The Death Star, in the first movie, was the ultimate representative of that. The final form of what happens when vast numbers of bureaucrats strip the wealth of those under their control and use it to construct massive, impractical, totally flawed weapons of war. When it didn’t work, the same inflexible, massively incompetent bureaucratic structure, run by Imperial DMV workers who only care about keeping their jobs so they can’t admit they were wrong, turned around and made the same thing all over again.
That’s what made Luke Skywalker’s journey so thrilling. He wasn’t fighting a person, he was fighting an oppressive system of corrupt bureaucratic oppression. The same one we’re all tortured by when we have to go down and get new license plates for our truck. The same one we’re tormented by when filling out forms for the IRS.
Luke was fighting a legion of lazy public school teachers and code violation inspectors on behalf of all the normal people who want to be left the hell alone.
The best of the recent Star Wars series is Andor, and Andor, is the best recent Star Wars series specifically because it makes that bloated bureaucracy the show’s sole villain. Andor is about guys in cubicles and meetings planning the destruction of innocents. They do it not because they’re evil but because that’s how they get paid.
Star Wars should only ever have one villain. It’s not Palpatine and never was. The true villain of Star Wars is the massive bureaucracy Palpatine represents.

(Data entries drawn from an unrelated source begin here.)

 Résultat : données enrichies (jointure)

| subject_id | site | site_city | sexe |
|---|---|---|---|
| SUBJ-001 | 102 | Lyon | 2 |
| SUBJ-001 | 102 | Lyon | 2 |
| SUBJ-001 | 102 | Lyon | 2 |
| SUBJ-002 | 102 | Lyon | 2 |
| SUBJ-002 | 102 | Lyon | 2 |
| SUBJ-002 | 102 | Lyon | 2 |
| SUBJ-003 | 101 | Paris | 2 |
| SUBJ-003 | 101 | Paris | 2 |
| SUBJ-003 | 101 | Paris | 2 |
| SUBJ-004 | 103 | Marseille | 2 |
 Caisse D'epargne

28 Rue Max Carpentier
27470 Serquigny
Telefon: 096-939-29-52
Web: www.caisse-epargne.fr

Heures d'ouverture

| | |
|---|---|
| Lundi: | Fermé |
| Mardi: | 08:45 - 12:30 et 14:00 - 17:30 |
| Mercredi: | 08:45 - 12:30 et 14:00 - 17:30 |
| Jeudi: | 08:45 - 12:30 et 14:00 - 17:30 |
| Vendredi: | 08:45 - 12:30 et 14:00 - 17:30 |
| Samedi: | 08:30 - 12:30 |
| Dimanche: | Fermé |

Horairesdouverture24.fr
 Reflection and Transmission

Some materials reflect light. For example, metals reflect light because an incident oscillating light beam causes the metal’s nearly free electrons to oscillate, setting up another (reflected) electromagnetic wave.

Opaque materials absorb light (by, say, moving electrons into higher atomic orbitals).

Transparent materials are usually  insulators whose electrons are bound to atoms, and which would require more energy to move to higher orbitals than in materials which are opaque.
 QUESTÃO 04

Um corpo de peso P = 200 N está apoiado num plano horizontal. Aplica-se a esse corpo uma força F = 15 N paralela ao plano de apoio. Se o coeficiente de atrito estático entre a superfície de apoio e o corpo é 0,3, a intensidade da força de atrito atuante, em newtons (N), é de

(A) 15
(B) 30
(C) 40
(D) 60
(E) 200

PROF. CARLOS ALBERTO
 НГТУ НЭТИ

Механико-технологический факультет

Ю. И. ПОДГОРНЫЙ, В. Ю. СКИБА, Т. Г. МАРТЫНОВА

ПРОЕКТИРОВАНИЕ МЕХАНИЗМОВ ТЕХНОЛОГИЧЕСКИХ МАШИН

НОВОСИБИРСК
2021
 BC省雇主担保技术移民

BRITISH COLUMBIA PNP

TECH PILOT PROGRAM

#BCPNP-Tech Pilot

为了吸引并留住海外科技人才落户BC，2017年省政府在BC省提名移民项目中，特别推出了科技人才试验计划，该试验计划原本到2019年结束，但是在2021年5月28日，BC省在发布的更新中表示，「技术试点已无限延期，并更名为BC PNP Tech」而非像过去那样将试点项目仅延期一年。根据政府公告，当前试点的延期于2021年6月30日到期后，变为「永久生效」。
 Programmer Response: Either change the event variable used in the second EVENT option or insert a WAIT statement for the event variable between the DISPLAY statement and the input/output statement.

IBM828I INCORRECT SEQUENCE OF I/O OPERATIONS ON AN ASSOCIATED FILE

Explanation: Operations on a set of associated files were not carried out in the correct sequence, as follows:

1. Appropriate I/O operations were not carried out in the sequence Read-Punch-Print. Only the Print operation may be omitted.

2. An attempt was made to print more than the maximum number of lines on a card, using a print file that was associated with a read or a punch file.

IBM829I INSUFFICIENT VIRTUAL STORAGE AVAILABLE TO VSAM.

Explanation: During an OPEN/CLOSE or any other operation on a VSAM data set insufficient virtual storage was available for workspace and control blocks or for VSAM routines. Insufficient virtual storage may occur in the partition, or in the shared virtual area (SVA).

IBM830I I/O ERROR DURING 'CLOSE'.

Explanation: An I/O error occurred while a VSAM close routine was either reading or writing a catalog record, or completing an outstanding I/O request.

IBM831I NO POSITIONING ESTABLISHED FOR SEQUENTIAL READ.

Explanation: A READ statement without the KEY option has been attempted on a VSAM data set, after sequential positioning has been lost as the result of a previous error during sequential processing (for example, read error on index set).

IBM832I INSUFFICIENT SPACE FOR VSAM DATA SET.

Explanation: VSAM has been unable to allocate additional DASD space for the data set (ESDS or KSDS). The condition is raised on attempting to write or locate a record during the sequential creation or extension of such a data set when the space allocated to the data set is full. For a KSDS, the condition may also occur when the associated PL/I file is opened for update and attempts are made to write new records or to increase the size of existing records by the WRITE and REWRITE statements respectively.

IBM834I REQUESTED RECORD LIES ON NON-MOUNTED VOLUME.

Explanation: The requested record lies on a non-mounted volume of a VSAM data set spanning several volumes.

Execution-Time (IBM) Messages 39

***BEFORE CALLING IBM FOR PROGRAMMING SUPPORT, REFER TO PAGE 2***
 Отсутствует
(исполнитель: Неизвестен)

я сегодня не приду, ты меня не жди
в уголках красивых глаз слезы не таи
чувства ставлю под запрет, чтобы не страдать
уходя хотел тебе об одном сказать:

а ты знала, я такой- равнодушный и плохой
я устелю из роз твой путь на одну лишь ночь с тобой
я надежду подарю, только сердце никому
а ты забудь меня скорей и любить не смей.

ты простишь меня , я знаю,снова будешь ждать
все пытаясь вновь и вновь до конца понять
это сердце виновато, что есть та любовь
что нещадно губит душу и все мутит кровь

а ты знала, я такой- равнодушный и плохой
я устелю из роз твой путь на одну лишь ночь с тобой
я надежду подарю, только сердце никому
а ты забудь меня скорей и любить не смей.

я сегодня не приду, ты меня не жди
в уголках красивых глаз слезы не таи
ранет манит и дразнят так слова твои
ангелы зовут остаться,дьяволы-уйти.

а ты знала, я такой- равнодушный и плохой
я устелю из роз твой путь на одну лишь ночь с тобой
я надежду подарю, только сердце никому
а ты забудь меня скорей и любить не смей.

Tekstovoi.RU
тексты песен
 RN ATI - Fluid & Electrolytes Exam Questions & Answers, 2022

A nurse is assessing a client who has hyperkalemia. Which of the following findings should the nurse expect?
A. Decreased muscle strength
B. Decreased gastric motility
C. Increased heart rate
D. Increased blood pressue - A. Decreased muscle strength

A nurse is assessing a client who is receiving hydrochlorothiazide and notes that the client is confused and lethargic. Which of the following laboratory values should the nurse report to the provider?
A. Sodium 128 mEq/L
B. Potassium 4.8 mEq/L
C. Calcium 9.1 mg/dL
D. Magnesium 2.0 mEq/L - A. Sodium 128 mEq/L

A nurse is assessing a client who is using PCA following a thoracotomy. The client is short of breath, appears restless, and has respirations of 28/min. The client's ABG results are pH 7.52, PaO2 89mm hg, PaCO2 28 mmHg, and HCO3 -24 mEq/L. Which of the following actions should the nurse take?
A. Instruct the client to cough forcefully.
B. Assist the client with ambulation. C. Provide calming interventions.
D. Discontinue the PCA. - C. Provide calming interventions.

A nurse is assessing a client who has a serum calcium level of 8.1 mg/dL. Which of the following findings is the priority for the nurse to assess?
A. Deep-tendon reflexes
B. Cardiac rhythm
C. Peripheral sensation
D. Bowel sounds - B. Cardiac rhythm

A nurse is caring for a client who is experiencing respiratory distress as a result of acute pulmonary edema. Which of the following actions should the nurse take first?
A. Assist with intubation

Using The 8 Rules Of Star Wars
Those are the 8 most important, foundational rules of the Star Wars franchise. They aren’t always followed perfectly, but Star Wars does make an effort to stick with them when its working.
When Star Wars deviates from these basic, fundamental principles, it stops feeling like Star Wars and starts feeling like something else. And we’ve already got plenty of something else.
Future Star Wars writers take note and start creating with these 8 rules as a compass pointing the way to greater creativity in a galaxy far far away, not an impediment to it.